TEKS PILIHAN:
Oleh Yanuardi Syukur

“Dan Dia menjadikan gunung-gunung yang teguh di bumi, supaya bumi itu tidak goncang bersama kamu, dan sungguh Dia telah menciptakan di dalamnya sungai-sungai dan jalan-jalan, supaya kamu mendapat petunjuk.” –QS. An-Nahl (16:15)

Kemarin saya berkunjung ke Kawah Ijen, sebuah kawah vulkanik yang terletak di Kabupaten Banyuwangi, Jawa Timur, Indonesia. Kawah ini terkenal karena fenomena api biru (blue fire) yang muncul dari letusan gas belerang yang terbakar di dalamnya, serta adanya danau asam dengan air berwarna hijau kebiruan.

Secara geologis, Kawah Ijen terbentuk akibat aktivitas gunung berapi. Gunung Ijen adalah gunung berapi aktif yang memiliki ketinggian sekitar 2.799 meter di atas permukaan laut. Kawah ini terbentuk oleh letusan gunung berapi yang terjadi ribuan tahun yang lalu.

Sejarah Kawah Ijen tidak memiliki catatan tertulis yang spesifik. Namun, keberadaan kawah ini telah dikenal oleh masyarakat setempat sejak lama dan digunakan untuk kegiatan pertambangan belerang. Pertambangan belerang di Kawah Ijen dimulai pada abad ke-19, saat pemerintah kolonial Belanda mengelola wilayah ini.

Pada awalnya, pertambangan belerang dilakukan secara tradisional oleh masyarakat lokal dengan cara mengumpulkan belerang yang sudah mengendap di dasar kawah. Namun, pada tahun 1968, sebuah perusahaan pertambangan negara didirikan untuk mengelola aktivitas pertambangan belerang secara lebih terorganisir dan besar skala.

Aktivitas pertambangan di Kawah Ijen dilakukan dengan cara menggali belerang padat yang terdapat di sekitar kawah. Belerang tersebut kemudian diangkut keluar dari kawah oleh para penambang menggunakan keranjang atau karung yang diikatkan di punggung mereka. Proses pengangkutan belerang yang berat dan melelahkan ini masih dilakukan hingga saat ini oleh para penambang tradisional.

Bagi mereka yang hendak naik dan butuh bantuan, maka di bawah telah ada kendaraan yang didorong tenaga manusia. Mereka sebutnya ‘ojek’ atau ‘taksi’. Kalau naik membutuhkan 2 orang (1 menarik, 1 mendorong dan rem). Untuk turun hanya butuh 1 orang. Ongkosnya bervariasi, naik dan turun bisa 800ribu, turunnya bisa 300ribu atau 200ribu.

ENTRI DATASET:
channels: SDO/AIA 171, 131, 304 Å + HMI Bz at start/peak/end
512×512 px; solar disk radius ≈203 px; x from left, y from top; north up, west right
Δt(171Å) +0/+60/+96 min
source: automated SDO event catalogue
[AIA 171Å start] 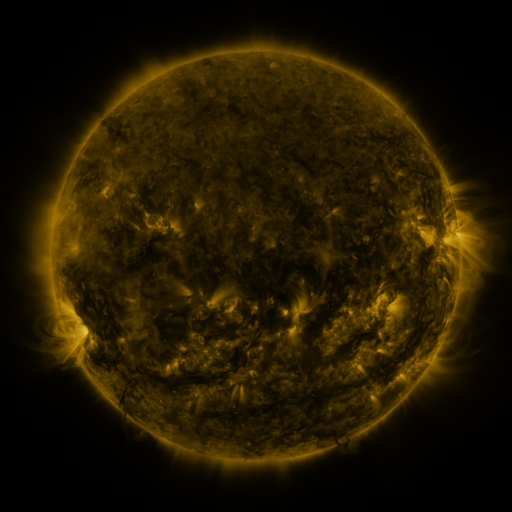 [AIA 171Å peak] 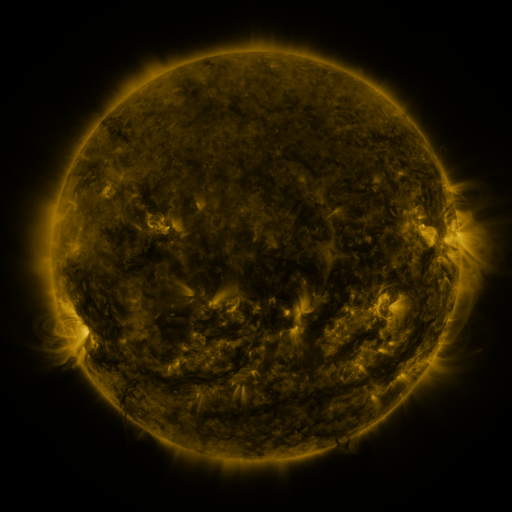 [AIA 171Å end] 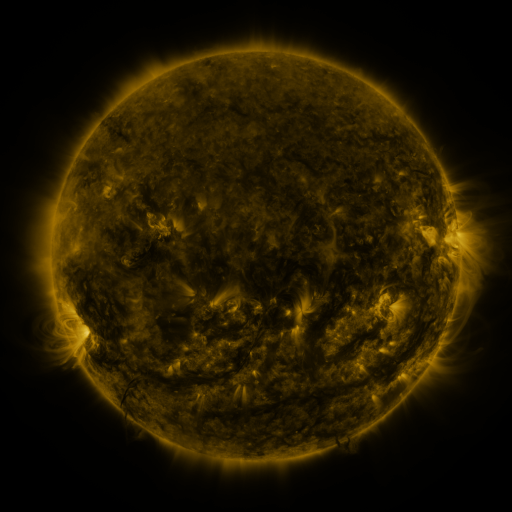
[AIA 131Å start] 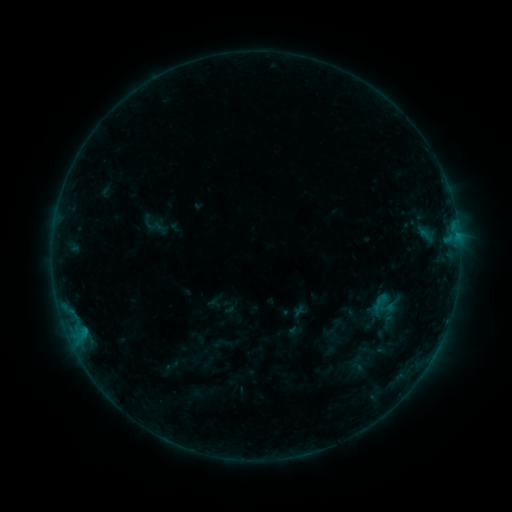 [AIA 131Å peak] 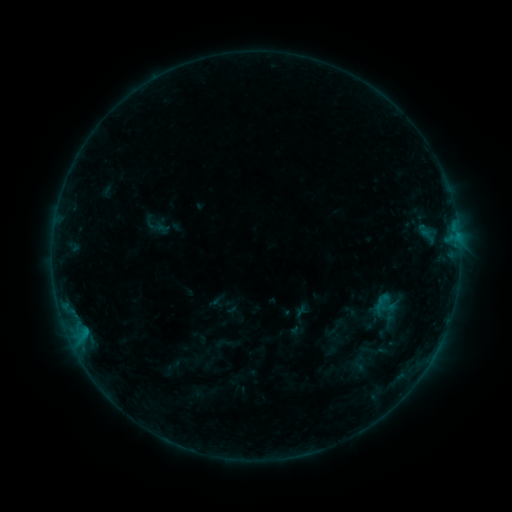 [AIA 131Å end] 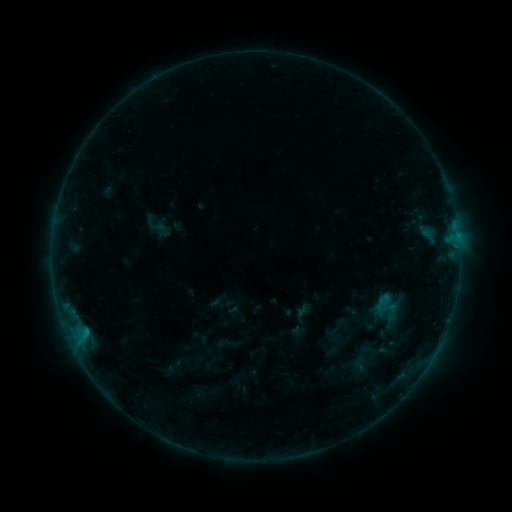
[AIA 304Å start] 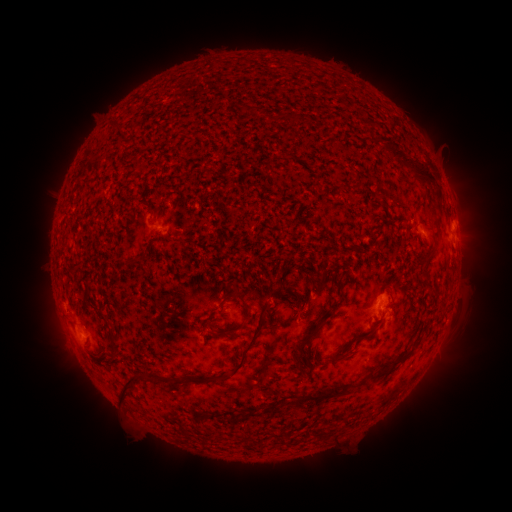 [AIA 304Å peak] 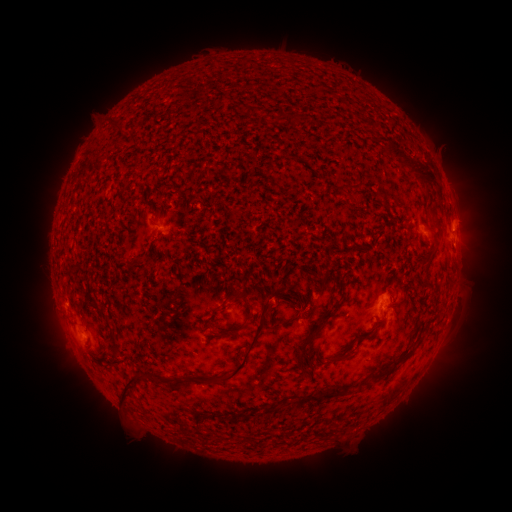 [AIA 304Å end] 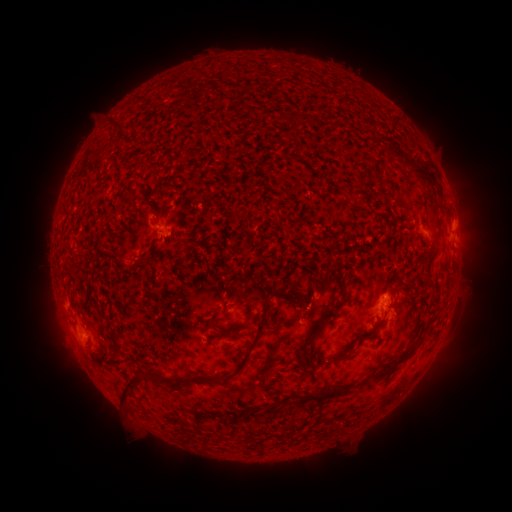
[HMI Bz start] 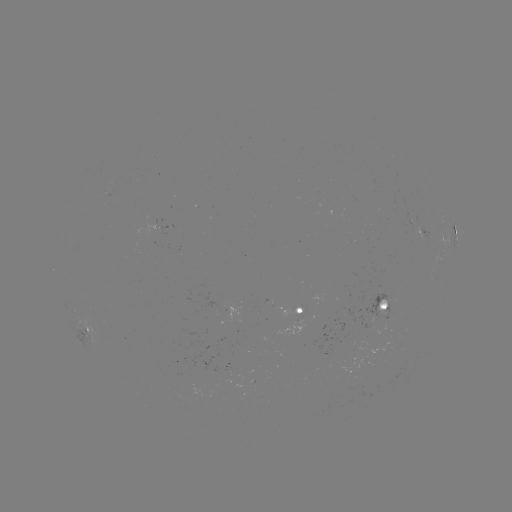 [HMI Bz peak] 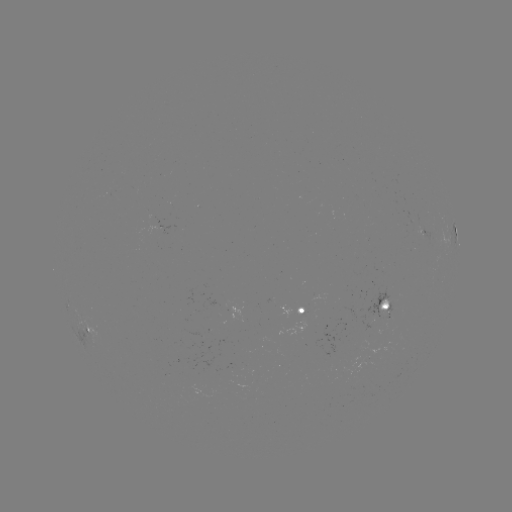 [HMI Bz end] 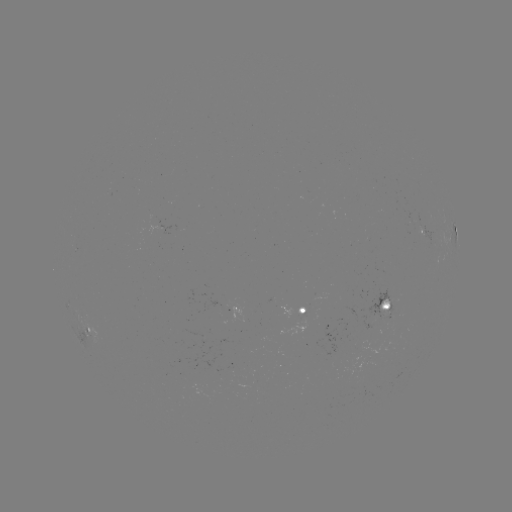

SOAL YANG DIBERIKAN:
Menurut teks tentang Kawah Ijen, tolong sebutkan tahun berdirinya perusahaan pertambangan negara yang mengelola pertambangan belerang di sana.

JAWABAN TERTULIS:
Tahun 1968.